The article, Brisk job growth drops Arizona unemployment rate, from www.azcentral.com, reports that Arizona gained a net 33,800 jobs last month, well ahead of the nearly 24,000 it has averaged in October since the Great Recession ended in 2009. The hiring boost dropped Arizona's unemployment rate to 6.1 percent from 6.3 percent . Over the past year, Arizona has added 60,300 jobs, a 2.3 percent growth rate. If the state can maintain that pace in the final months of 2015, it could snap a string of relatively sleepy 2 percent growth in recent years. Both numbers are better than the 1.9 percent national job-growth figure but rank far below Arizona's historic growth rate. "There are no surprises in this report. Long ago most people who track the economy gave up the idea that some big boom was on the way," said Lee McPheters, director of the JPMorgan Chase Economic Outlook Center at the W.P. Carey School of Business at Arizona State University. McPheters said ASU's forecast called for 2.4 percent job growth this year and the state remains on track for its best year since the recession. While McPheters sees more steady improvement, Forbes magazine recently suggested Arizona would lead the nation in job growth through 2019, calling the state one of the “brighter spots in a slumbering U.S. economy." Construction, once a pillar of the state's economy, has gained 4,700 jobs over the past 12 months, which ranks seventh among the 11 major industrial sectors. Click HERE for a link to the article.

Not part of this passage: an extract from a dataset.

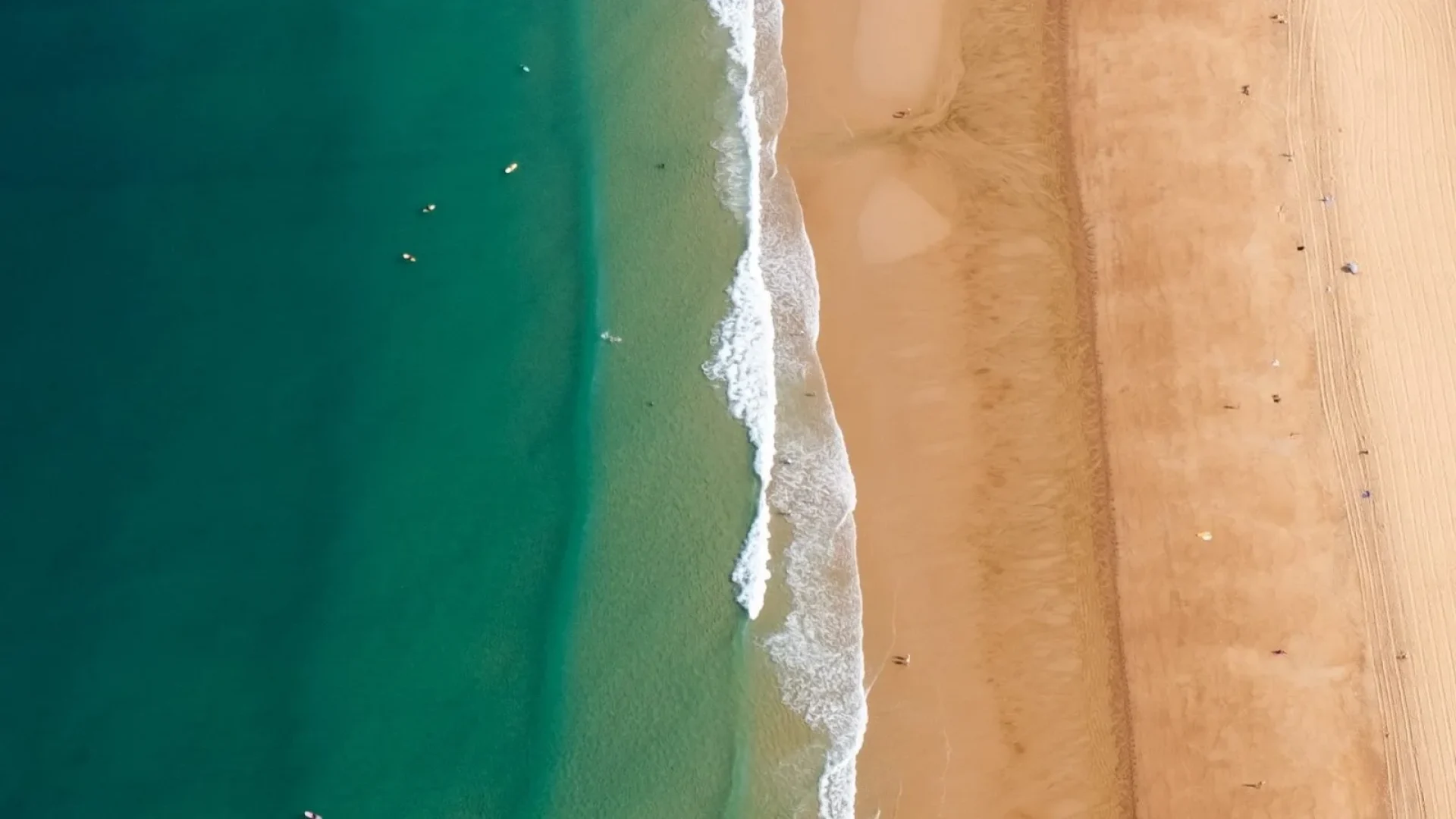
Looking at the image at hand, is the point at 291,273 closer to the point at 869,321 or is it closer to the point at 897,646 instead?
the point at 869,321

The article, Study: Arizona a top destination for businesses relocating from California, from the Phoenix Business Journal, reports that Arizona is the third-best market for California disinvestment, according to a seven-year Spectrum Location Solutions study of companies leaving the state. Texas, Nevada and Arizona are in the top three slots, following by Colorado, Washington, Oregon and North Carolina. Report author Joseph Vranich, a site selection consultant, confirmed that more than $68 billion in capital has been diverted to other states as a result of the more than 1,500 disinvestment actions – the act of a company pulling up stakes and relocating. “Companies moving to other states save 25 percent to 35 percent of operating costs compared to California costs,” Vranich said. “As California’s business climate worsens, chances are that more companies will seek places that are friendlier to business interests,” Vranich said.

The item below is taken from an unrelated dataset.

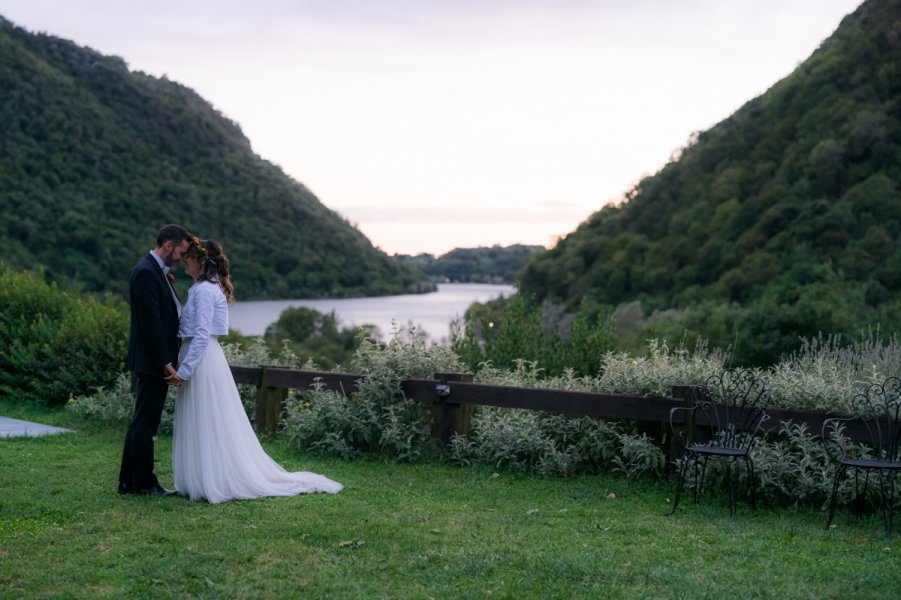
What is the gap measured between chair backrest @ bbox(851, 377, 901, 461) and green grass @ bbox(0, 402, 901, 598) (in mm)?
611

The article, Why Forbes projects Arizona to lead U.S. in job growth, from www.azcentral.com, reports that Forbes Magazine has named Arizona the best state for future job growth. The magazine in October used forecasts from Moody’s Analytics to call Arizona one of the “brighter spots in a slumbering U.S. economy thanks in part to renewed migration.” The Moody’s report projected a job growth rate of 3.1 percent through 2019. As the U.S. economy slowly recovers from the Great Recession, experts said Arizona has become a landing spot for expanding businesses because of its skilled workforce, available real estate and diversified economy. Large companies headquartered in the Midwest and Southeast are expanding in the Valley and bringing plenty of jobs with them. Chicago-based Northern Trust Bank expects to add 1,000 jobs at its new Tempe operating center by 2018. Home Depot Inc., headquartered in Atlanta, will add about 800 jobs to its Tempe call center in an existing warehouse in 2016. Dallas-based Santander Consumer USA Holdings Inc., a consumer finance firm, plans to hire up to 970 employees at a new facility in Mesa, according to the Greater Phoenix Economic Council. Arizona’s job outlook has been in large part shaped by a steady influx of baby boomers retiring to the desert, said Lee McPheters, a professor of economics at Arizona State University’s W.P. Carey School of Business. “There’s a path toward economic recovery (in Arizona),” McPheters said. “We’re a lower cost state than our neighbors, one that continues to attract retirees, which creates jobs in food service and health care.” McPheters said the Valley’s combination of available infrastructure and a talent pool of young college graduates also work in the state’s favor when companies look to leave an economic footprint in Arizona. “There aren’t a whole lot of obstacles in Arizona,” McPheters said. “The opportunities outweigh the obstacles significantly.”